Monday, March 23, 2015

Functioning with Chronic Pain: Part 1 Getting up and out of Bed

I've decided to do a series of living with chronic pain.  the reason is because I have chronic pain from arthritis and fibromyalgia and the day to day chores can be daunting.  I want to share what makes my days go a little easier.  My days aren't perfect, but I do my best.
 Today's post is about getting up, out of bed AND being productive.  Sometimes this is the most difficult part of living with chronic pain. 

I will admit that there are days when I don't get out of bed except to go to the bathroom and to eat.  Those are my really bad days.  When you have chronic pain, it's ok to excuse yourself once in a while and have a "stay in bed and watch tv/read/sleep day.  It really is.  You don't want to do this too often because your body needs activity, but once in a while, when the pain is too much to handle, you have someone to watch the kids or take care of the animals, or whatever is needed, take a mental health day and stay in bed. 
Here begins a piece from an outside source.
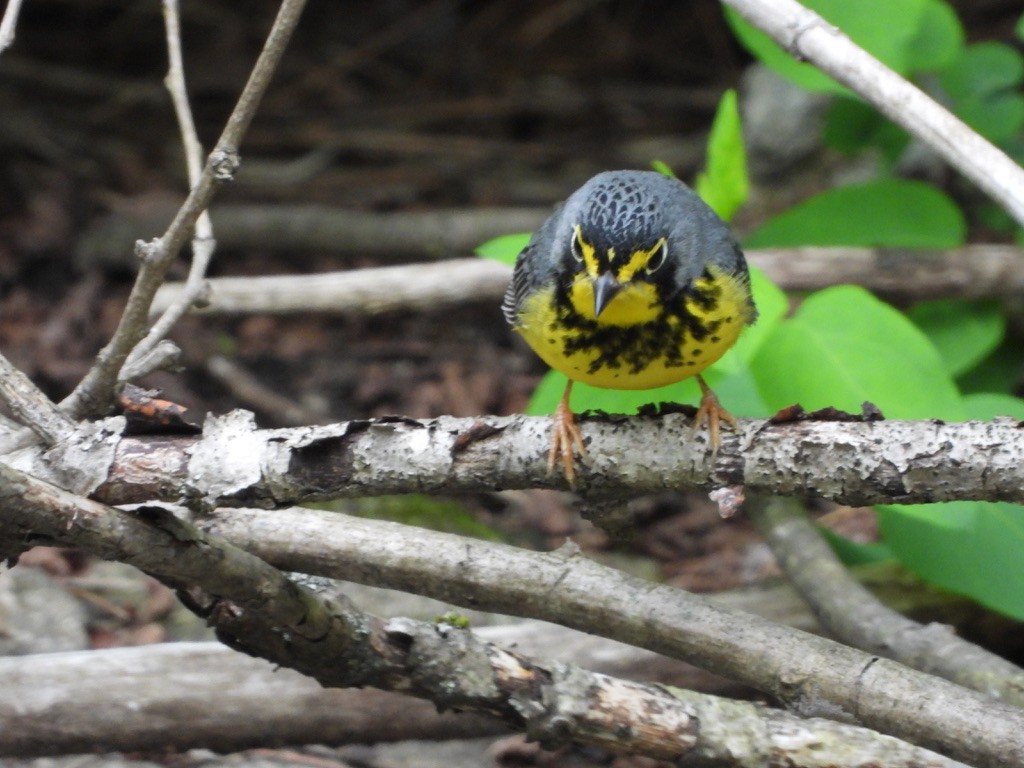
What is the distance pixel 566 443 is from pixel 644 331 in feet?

Most days, though, I want to be productive.  I don't want to be laying in bed.  I'm sure if you have chronic pain, you do too.  I want to get up and get things done.  However, I find out if I do too many things, I pay for it later.  You have to learn to pace yourself.  I'm still learning this from many past experiences. 

Give yourself extra time to get ready for work in the mornings, you can't just jump out of bed and quickly get ready.  Sometimes it takes a little extra time in the shower, or a little extra time getting dressed.  This is ok, just plan for it.

Give yourself a little extra time to prepare something to eat.  I take many medications in the morning that I can't take on an empty stomach.  If you do too, you want to eat something.  For me, it's something as easy as a piece of peanut butter toast or a breakfast granola bar.  Just something so that the medications aren't floating around in there all alone. 

Be patient with yourself as fibromyalgia and medications for it can cause brain fog.  This means you may have a hard time finding the right words to say in certain situations.  This is very embarrassing for me when I'm doing my public speaking or out socially with friends.  I've come to say things like "I've started a new medication that causes brain fog, so please excuse me if I mess things up a little or seem a little at a loss for words, I really am".  It usually gets a little laughter and a few nods of understanding and it breaks the ice a bit. 

Pacing yourself comes in handy when going out with friends or family.  I find that by the time evening rolls around, I'm completely and utterly exhausted.  Going out socializing is often the last thing on my mind.  On days that I have something planned, I try to either sleep in a little, if I have that luxury, or try to sneak in a little afternoon nap.  If these things are not a possibility, I try to keep that day light in activity, knowing that I'll be going out later on.  I also make sure I'm dressed comfortably, as fibromyalgia has made it impossible for me to wear heels any more or really tight clothing. 

I have learned to slow down, but at the same time, I want to enjoy life as much as I can.  I don't dwell on what I can't do, but appreciate what I can.  So you can't go out and dance the night away, you can go out and have dinner with a friend.  You may not be able to endure a loud concert like you used to, (I can't), but you can enjoy an evening at a piano bar.  There are ways to adapt and enjoy life even with chronic pain. 

It's a diagnosis, not the end of the world.